We've also been having some over carbonation issues. Not gushers, but too fizzy and some overflow if opened and left in the bottle on the counter instead of being poured in a glass. On our first batch we ever made we had gushers. Not knowing what we were doing we didn't measure the honey and just thought we'd add a good amount for "flavor". Terrible idea as they all almost exploded when opened. Lesson learned. We have used less and less honey each time, but after one week of carbonating they are overly carbonated. Just had to put 4 gallons of bottled beer in the fridge in hopes of slowing down the carbonation while we work through them. Some are Grolsch bottles (realized too late we only had 17 bottle caps) so I think we will pop and re-cap those.

I am wondering if we have some sort of infection somewhere. My husband sanitizes everything really well, but we must be missing something. Thanks for this post. I will keep looking for a possible cause.
 
3oz for 5 gallons should be the rule of thumb.

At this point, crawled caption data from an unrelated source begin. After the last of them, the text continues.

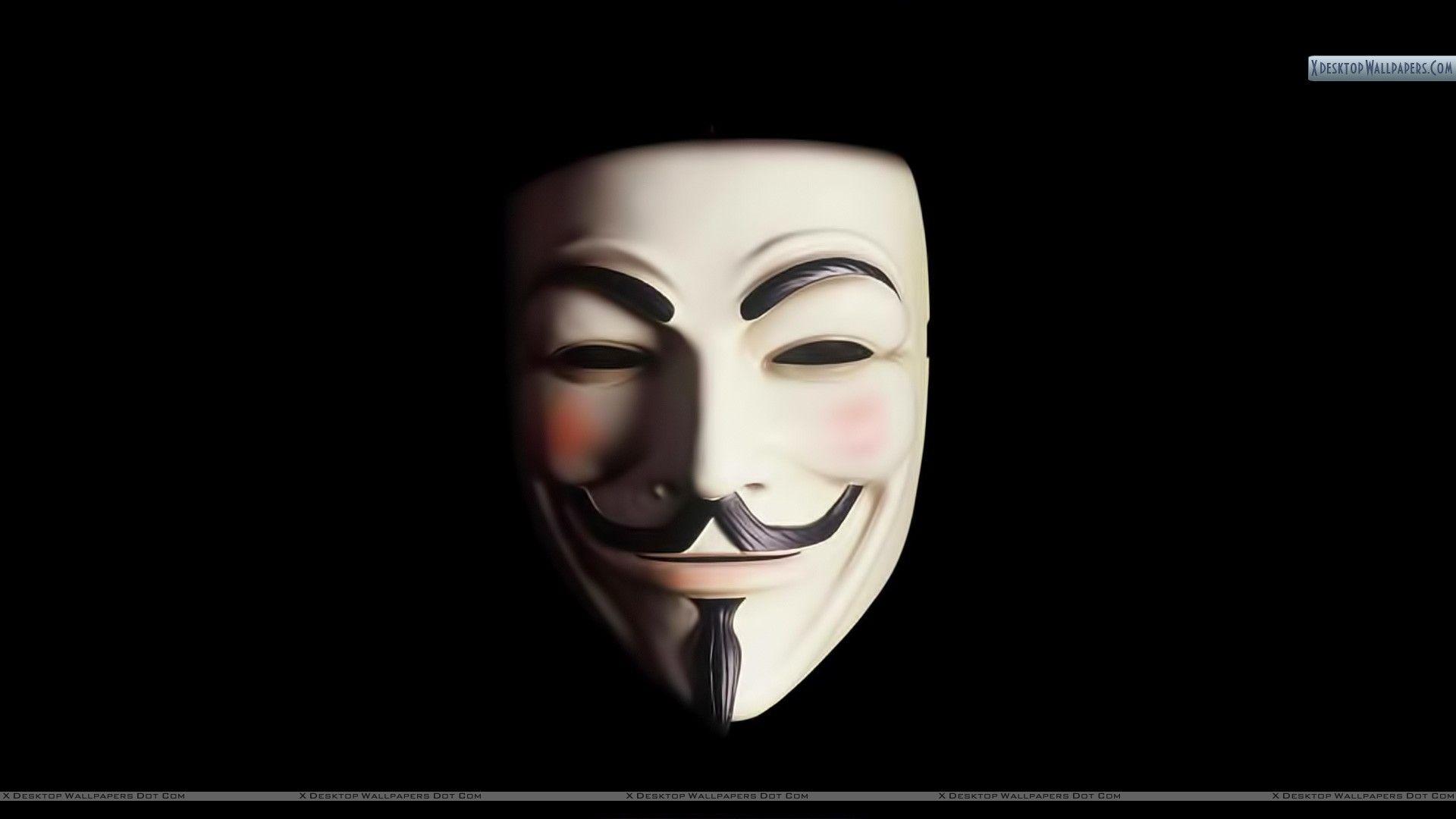 V For Vendetta Mask Wallpapers Wallpaper Cave V For Vendetta Mask Wallpapers Wallpaper Cave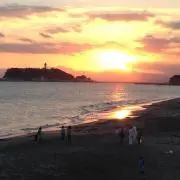 eatthesun nancyの画像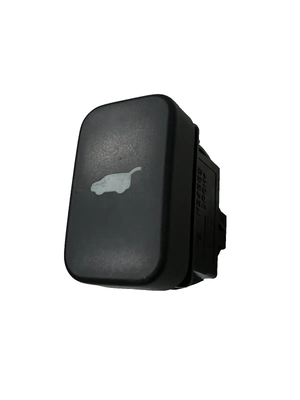 05 06 07 08 09 10 Honda Odyssey Trunk Power Liftgate Control Switch Button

Get a scale and weigh your corn sugar/dextrose. Be sure of the volume you are bottling. If you only end up with 4.5 gallons to bottle - adjust the 3oz down accordingly.
 
How long are you letting them sit in the fridge? If you don't give the CO2 enough time to get into solution in the fridge I know gushers are possible. Just an idea!
 
This is one reason i eventually moved to kegging. Worrying about each bottle was going to ruin this hobby for me.
 
I think the problem is over priming. "about 4 ounces" in 4 1/2 gallons is a pretty stiff prime if it is towards the high side of 4 ounces. I prime 4 ounces into 5.5 gallons and get a pretty high carbonation. Folks always seem to look at infection, but I think it's just process- always go with the most simple solution; it's usually the right one.
 
Each time prior to using the bottling bucket have you taken the spigot out of the bucket and totally disassembled, cleaned, and sanitized all the bits?
 
We used the TBS measurement for honey, but will probably try a different sugar method for the next batch to see if we can get it more precice. A friend had no complaints about the batch, but we compared our clone to the real deal, and ours is definitely more fizzy tasting. I think this specific beer is just brewed with less carbonation maybe? It's Inversion IPA.